This is one of the many tributes to the writer, mathematician, physicist and engineering professor that revolutionized poetry in Spanish with a new language in his anti poems.
With much irony, mundane writing with a simple lexicon and ordinary subjects, the anti poems capture the attention of the reader, especially the younger ones.
In the exhibition, there is a famous photograph of him with Pat Nixon, whom at the time of the photograph was the wife of president of the United States Richard Nixon, is one of the many photographs that show the true dimensions of Parras character, who was determined to go against everything and defended his independence fiercely. The so called episode of the tea cup in the White House, which was taken during the context of the Cold War, Vietnam and Cambodia, unchained the wrath of the Chilean leftists and the Cuban government, who annulled the invitation of the writer to be a judge at the Book Fair in Havana. Parra asked for forgiveness but it amounted to nothing. Since then, a much more personal trajectory begins, a different road from the conservative and liberal politics and all their intermediate forms, and it also helps him become incorruptibly independent, as he is defined by his friend, the Chilean poet Raul Zurita.

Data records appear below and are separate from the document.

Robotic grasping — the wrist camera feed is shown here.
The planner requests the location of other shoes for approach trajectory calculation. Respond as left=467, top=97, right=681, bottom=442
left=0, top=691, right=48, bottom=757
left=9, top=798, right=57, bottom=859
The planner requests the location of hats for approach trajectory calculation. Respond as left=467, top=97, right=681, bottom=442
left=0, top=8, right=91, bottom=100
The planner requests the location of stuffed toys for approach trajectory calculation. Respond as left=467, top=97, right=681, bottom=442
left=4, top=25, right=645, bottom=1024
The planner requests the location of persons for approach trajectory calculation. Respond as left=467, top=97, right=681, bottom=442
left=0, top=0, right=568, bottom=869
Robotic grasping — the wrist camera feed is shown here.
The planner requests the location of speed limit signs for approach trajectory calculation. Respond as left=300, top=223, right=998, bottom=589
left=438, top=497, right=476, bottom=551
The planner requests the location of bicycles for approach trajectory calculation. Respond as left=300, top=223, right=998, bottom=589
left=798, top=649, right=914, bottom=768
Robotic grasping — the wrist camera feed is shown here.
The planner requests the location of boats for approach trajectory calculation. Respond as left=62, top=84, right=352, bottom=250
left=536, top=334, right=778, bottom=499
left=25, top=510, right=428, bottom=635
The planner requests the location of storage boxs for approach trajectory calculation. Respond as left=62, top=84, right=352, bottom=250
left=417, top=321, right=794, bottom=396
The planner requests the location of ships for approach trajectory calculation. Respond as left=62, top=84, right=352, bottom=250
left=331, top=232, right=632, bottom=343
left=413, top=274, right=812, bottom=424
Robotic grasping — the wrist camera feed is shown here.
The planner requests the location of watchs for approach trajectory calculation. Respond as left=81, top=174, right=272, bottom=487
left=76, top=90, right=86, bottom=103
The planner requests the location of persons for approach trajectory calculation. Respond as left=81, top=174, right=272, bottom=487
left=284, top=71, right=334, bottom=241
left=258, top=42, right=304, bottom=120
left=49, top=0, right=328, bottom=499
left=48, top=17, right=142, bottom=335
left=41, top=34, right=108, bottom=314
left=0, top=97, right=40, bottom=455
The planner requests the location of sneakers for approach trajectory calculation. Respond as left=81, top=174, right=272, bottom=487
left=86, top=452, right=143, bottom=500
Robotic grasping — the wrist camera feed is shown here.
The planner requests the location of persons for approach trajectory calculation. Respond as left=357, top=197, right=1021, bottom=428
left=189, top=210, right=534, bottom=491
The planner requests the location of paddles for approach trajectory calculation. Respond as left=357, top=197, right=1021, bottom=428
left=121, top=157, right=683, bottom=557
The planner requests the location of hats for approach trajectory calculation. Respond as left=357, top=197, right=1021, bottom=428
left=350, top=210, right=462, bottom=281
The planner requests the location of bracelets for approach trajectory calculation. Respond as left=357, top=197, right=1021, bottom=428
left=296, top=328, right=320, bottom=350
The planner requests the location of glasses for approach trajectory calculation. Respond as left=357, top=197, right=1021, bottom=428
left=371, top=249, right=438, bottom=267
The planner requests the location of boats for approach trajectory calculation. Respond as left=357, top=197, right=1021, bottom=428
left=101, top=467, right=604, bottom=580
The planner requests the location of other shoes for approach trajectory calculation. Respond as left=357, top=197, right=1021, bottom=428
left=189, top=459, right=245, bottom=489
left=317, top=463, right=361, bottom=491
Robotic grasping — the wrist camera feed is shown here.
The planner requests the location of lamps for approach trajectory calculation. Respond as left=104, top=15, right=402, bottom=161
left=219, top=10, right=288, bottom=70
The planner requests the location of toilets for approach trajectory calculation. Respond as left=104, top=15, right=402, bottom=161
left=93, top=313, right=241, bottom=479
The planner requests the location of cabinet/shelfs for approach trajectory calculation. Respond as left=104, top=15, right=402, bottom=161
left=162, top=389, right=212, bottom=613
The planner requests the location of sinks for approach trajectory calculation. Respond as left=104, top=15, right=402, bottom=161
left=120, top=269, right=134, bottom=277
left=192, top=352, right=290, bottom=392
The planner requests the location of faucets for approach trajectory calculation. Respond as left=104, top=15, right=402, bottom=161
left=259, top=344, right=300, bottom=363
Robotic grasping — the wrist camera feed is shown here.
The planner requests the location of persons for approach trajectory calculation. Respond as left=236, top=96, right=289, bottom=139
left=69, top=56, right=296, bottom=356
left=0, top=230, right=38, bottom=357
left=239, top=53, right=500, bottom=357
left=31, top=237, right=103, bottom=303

The story is well known. After the earthquake, the library of Nicanor Parra in La Reina was destroyed, and it was then that his grandson Cristobal Ugarte Parra, also known as Tololo, who accidentally found a suitcase that contained hundreds of photographs, most of them unknown, and which showed a big part of his grandfathers life.
This great material deserved to be seen and just as his 100 years approach, the material will arrive at GAM, at the inauguration of the exposition Parra 100, an unpublished visual biography of Parra. Along with the exhibition, there will be many documents, unedited videos and audio registries with his most emblematic works.